INSTRUCTIONS TO FOLLOW — Search the entries for the word "garden". Copy every line where it turns up.

########

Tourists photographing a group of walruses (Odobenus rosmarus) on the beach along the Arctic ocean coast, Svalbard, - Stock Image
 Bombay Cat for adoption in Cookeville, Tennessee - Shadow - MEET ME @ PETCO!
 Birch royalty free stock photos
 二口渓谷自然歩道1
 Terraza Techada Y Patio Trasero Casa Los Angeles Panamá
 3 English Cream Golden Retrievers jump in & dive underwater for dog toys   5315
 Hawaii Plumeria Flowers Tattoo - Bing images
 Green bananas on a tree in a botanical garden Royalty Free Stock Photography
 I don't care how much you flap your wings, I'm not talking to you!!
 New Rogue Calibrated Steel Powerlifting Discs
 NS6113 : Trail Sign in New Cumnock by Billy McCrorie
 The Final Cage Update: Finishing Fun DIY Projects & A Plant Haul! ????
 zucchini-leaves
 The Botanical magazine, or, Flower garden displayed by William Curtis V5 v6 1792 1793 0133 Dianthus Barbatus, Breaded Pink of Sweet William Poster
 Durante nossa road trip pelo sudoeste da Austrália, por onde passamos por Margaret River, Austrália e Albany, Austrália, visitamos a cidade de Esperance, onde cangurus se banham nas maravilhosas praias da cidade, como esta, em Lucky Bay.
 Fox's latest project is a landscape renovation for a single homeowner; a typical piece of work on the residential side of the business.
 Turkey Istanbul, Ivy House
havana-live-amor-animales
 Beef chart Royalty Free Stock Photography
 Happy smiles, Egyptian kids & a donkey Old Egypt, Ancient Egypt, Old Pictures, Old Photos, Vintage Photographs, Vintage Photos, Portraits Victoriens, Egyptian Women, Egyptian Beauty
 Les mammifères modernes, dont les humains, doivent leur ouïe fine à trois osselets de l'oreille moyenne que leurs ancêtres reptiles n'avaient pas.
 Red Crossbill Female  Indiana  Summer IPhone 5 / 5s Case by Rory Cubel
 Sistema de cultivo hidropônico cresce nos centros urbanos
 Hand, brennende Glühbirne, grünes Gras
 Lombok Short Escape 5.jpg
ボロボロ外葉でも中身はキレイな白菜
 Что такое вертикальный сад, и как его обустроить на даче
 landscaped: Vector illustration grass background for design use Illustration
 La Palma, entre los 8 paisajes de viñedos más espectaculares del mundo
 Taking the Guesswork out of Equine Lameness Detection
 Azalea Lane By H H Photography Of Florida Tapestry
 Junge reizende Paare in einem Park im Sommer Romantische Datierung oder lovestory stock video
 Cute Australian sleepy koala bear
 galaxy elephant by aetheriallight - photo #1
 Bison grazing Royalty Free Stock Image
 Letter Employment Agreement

########

ANSWER BOX —
 Green bananas on a tree in a botanical garden Royalty Free Stock Photography
 The Botanical magazine, or, Flower garden displayed by William Curtis V5 v6 1792 1793 0133 Dianthus Barbatus, Breaded Pink of Sweet William Poster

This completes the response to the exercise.